● **Input records**
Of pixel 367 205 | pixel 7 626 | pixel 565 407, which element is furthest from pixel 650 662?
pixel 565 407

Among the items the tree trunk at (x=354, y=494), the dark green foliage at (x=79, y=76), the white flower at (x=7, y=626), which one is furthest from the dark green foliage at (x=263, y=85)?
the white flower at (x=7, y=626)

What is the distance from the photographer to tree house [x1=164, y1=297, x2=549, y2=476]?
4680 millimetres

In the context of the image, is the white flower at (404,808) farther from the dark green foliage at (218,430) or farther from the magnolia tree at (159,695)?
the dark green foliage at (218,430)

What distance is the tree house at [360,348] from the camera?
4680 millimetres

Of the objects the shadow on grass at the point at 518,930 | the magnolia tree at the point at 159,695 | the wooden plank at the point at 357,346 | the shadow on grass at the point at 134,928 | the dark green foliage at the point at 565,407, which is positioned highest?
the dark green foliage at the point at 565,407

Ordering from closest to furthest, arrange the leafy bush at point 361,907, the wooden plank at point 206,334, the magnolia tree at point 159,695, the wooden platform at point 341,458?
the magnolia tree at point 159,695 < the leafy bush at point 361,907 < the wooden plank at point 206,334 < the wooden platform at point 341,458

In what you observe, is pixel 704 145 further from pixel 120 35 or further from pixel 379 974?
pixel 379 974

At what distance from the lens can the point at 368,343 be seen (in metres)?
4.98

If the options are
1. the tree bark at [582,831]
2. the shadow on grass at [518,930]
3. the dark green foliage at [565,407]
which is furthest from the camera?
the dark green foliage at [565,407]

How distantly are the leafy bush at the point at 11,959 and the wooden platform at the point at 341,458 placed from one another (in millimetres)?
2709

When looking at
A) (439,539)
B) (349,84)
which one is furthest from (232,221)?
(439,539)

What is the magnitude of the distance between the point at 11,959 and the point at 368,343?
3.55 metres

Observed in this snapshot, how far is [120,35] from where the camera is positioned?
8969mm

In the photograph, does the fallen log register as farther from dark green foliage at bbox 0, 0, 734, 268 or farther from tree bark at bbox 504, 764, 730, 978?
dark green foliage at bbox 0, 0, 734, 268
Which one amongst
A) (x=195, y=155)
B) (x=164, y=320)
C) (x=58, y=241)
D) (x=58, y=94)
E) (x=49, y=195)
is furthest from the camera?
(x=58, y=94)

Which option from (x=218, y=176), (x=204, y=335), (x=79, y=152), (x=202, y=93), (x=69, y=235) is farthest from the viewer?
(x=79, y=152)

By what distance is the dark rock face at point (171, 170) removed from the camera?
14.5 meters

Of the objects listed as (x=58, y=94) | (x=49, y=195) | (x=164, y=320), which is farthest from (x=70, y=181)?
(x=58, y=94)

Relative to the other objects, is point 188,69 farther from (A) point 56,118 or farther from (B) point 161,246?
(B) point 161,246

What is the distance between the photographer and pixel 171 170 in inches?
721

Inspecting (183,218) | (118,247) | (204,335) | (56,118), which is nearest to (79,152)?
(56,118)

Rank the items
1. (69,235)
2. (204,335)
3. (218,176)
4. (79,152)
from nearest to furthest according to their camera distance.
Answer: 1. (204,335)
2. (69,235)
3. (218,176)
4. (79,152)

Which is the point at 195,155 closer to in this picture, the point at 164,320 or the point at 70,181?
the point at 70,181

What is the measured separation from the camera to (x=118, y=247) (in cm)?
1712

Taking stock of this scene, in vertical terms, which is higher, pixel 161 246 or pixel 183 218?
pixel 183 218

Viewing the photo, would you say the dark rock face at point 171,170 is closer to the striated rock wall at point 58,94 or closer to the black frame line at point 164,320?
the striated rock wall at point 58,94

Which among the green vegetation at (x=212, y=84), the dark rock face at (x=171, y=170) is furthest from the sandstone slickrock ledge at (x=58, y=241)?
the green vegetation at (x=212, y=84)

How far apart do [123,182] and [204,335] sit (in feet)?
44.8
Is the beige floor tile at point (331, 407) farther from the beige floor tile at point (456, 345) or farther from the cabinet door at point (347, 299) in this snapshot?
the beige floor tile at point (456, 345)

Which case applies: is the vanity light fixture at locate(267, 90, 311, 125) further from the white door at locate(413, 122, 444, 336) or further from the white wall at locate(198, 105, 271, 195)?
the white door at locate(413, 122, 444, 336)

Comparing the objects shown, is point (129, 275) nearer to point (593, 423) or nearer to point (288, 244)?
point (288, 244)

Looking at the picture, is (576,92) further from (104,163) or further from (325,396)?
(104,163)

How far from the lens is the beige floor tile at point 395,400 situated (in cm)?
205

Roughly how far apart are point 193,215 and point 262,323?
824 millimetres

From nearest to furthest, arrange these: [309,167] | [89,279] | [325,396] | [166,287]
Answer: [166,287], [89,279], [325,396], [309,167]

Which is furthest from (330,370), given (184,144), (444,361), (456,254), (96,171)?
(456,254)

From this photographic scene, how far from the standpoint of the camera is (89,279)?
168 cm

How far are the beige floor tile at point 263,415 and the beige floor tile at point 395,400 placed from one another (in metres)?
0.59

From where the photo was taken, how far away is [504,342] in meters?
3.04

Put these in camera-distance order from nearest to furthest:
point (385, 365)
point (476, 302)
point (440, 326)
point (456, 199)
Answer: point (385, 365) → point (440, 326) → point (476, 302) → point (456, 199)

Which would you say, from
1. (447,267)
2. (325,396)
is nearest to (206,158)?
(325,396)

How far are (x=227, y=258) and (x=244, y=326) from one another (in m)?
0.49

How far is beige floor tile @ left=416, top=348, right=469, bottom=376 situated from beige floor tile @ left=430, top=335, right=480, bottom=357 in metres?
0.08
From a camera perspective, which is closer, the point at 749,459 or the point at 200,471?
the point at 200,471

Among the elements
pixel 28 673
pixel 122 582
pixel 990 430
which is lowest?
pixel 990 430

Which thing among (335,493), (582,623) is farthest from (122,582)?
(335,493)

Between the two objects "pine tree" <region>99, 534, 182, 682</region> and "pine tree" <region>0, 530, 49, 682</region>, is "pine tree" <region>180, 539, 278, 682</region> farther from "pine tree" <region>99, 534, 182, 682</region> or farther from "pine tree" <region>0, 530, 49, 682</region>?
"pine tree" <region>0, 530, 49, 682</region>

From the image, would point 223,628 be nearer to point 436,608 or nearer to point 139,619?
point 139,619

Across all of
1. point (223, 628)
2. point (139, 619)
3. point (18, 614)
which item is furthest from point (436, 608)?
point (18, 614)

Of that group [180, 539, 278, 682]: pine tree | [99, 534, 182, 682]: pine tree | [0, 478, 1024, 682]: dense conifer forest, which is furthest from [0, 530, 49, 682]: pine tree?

● **What is being asked**
Extract every record and return it verbatim.

● **Output for this task**
Of pixel 367 205 | pixel 7 626 | pixel 565 407, which element is furthest from pixel 650 662?
pixel 565 407

Among the items the tree trunk at (x=354, y=494), the dark green foliage at (x=79, y=76), the white flower at (x=7, y=626), which one is furthest from the dark green foliage at (x=263, y=85)?
the white flower at (x=7, y=626)

What is the distance from the photographer to tree house [x1=164, y1=297, x2=549, y2=476]?
4680 millimetres

In the context of the image, is the white flower at (404,808) farther from the dark green foliage at (218,430) or farther from the magnolia tree at (159,695)?
the dark green foliage at (218,430)

What distance is the tree house at [360,348] from the camera?
4680 millimetres

Of the objects the shadow on grass at the point at 518,930 | the magnolia tree at the point at 159,695 | the wooden plank at the point at 357,346 | the shadow on grass at the point at 134,928 | the dark green foliage at the point at 565,407, which is positioned highest?
the dark green foliage at the point at 565,407

Ordering from closest to furthest, arrange the leafy bush at point 361,907, the wooden plank at point 206,334, the magnolia tree at point 159,695, the wooden platform at point 341,458?
the magnolia tree at point 159,695 < the leafy bush at point 361,907 < the wooden plank at point 206,334 < the wooden platform at point 341,458

In what you observe, is pixel 704 145 further from pixel 120 35 or further from pixel 379 974?
pixel 379 974

At what distance from the lens can the point at 368,343 be seen (in metres)?
4.98

If the options are
1. the tree bark at [582,831]
2. the shadow on grass at [518,930]
3. the dark green foliage at [565,407]
which is furthest from the camera?
the dark green foliage at [565,407]

How distantly are the leafy bush at the point at 11,959 and the wooden platform at the point at 341,458 placed from one another (in millimetres)?
2709

When looking at
A) (439,539)
B) (349,84)
which one is furthest from (232,221)?
(439,539)

What is the magnitude of the distance between the point at 11,959 and the point at 368,343?
3.55 metres

Observed in this snapshot, how far is [120,35] from where the camera is positioned?
8969mm

In the photograph, does the fallen log register as farther from dark green foliage at bbox 0, 0, 734, 268 or farther from tree bark at bbox 504, 764, 730, 978?
dark green foliage at bbox 0, 0, 734, 268
Which one amongst
A) (x=195, y=155)
B) (x=164, y=320)
C) (x=58, y=241)
D) (x=58, y=94)
E) (x=49, y=195)
is furthest from the camera?
(x=58, y=94)

Which option from (x=218, y=176), (x=204, y=335), (x=79, y=152), (x=202, y=93), (x=69, y=235) is farthest from the viewer?
(x=79, y=152)

By what distance is the dark rock face at point (171, 170) removed from the camera?
14.5 meters

Of the objects listed as (x=58, y=94) | (x=49, y=195) | (x=164, y=320), which is farthest from (x=70, y=181)?
(x=58, y=94)

Relative to the other objects, is point 188,69 farther from (A) point 56,118 or farther from (B) point 161,246?
(B) point 161,246

What is the distance between the photographer and pixel 171 170 in inches?
721

Inspecting (183,218) | (118,247) | (204,335) | (56,118), which is nearest to (79,152)?
(56,118)

Rank the items
1. (69,235)
2. (204,335)
3. (218,176)
4. (79,152)
from nearest to furthest according to their camera distance.
Answer: 1. (204,335)
2. (69,235)
3. (218,176)
4. (79,152)

Which is the point at 195,155 closer to in this picture, the point at 164,320 or the point at 70,181?
the point at 70,181

What is the measured separation from the camera to (x=118, y=247) (in cm)?
1712

Taking stock of this scene, in vertical terms, which is higher, pixel 161 246 or pixel 183 218?
pixel 183 218

Viewing the photo, would you say the dark rock face at point 171,170 is closer to the striated rock wall at point 58,94 or closer to the black frame line at point 164,320?
the striated rock wall at point 58,94

Which among the green vegetation at (x=212, y=84), the dark rock face at (x=171, y=170) is furthest from the sandstone slickrock ledge at (x=58, y=241)?
the green vegetation at (x=212, y=84)

How far apart do [123,182] and [204,335] sit (in feet)?
44.8
Is the beige floor tile at point (331, 407) farther from the beige floor tile at point (456, 345) or farther from the cabinet door at point (347, 299) in this snapshot?
the beige floor tile at point (456, 345)

Which case applies: is the vanity light fixture at locate(267, 90, 311, 125) further from the white door at locate(413, 122, 444, 336) or further from the white wall at locate(198, 105, 271, 195)?
the white door at locate(413, 122, 444, 336)

Comparing the objects shown, is point (129, 275) nearer to point (593, 423) or nearer to point (288, 244)?
point (288, 244)

Looking at the picture, is (576,92) further from (104,163) or further from (325,396)?
(104,163)

How far from the lens is the beige floor tile at point 395,400 situated (in cm)?
205

Roughly how far apart are point 193,215 and point 262,323?
824 millimetres

From nearest to furthest, arrange these: [309,167] | [89,279] | [325,396] | [166,287]
Answer: [166,287], [89,279], [325,396], [309,167]

Which is furthest from (330,370), given (184,144), (444,361), (456,254), (96,171)?
(456,254)

From this photographic scene, how far from the standpoint of the camera is (89,279)?
168 cm

How far are the beige floor tile at point 263,415 and the beige floor tile at point 395,400 placed from one another (in metres)?
0.59

From where the photo was taken, how far away is [504,342] in meters?
3.04

Put these in camera-distance order from nearest to furthest:
point (385, 365)
point (476, 302)
point (440, 326)
point (456, 199)
Answer: point (385, 365) → point (440, 326) → point (476, 302) → point (456, 199)

Which would you say, from
1. (447,267)
2. (325,396)
is nearest to (206,158)?
(325,396)

How far are (x=227, y=258) and (x=244, y=326) from one another (in m)?
0.49

How far is beige floor tile @ left=416, top=348, right=469, bottom=376 situated from beige floor tile @ left=430, top=335, right=480, bottom=357 in metres?
0.08
From a camera perspective, which is closer, the point at 749,459 or the point at 200,471?
the point at 200,471

Among the elements
pixel 28 673
pixel 122 582
pixel 990 430
which is lowest?
pixel 990 430

Which thing among (335,493), (582,623) is farthest from (122,582)?
(335,493)

Between the two objects "pine tree" <region>99, 534, 182, 682</region> and "pine tree" <region>0, 530, 49, 682</region>, is "pine tree" <region>180, 539, 278, 682</region> farther from "pine tree" <region>99, 534, 182, 682</region> or farther from "pine tree" <region>0, 530, 49, 682</region>?
"pine tree" <region>0, 530, 49, 682</region>

From the image, would point 223,628 be nearer to point 436,608 or nearer to point 139,619?
point 139,619

Across all of
1. point (223, 628)
2. point (139, 619)
3. point (18, 614)
which item is furthest from point (436, 608)?
point (18, 614)

Of that group [180, 539, 278, 682]: pine tree | [99, 534, 182, 682]: pine tree | [0, 478, 1024, 682]: dense conifer forest, which is furthest from [0, 530, 49, 682]: pine tree?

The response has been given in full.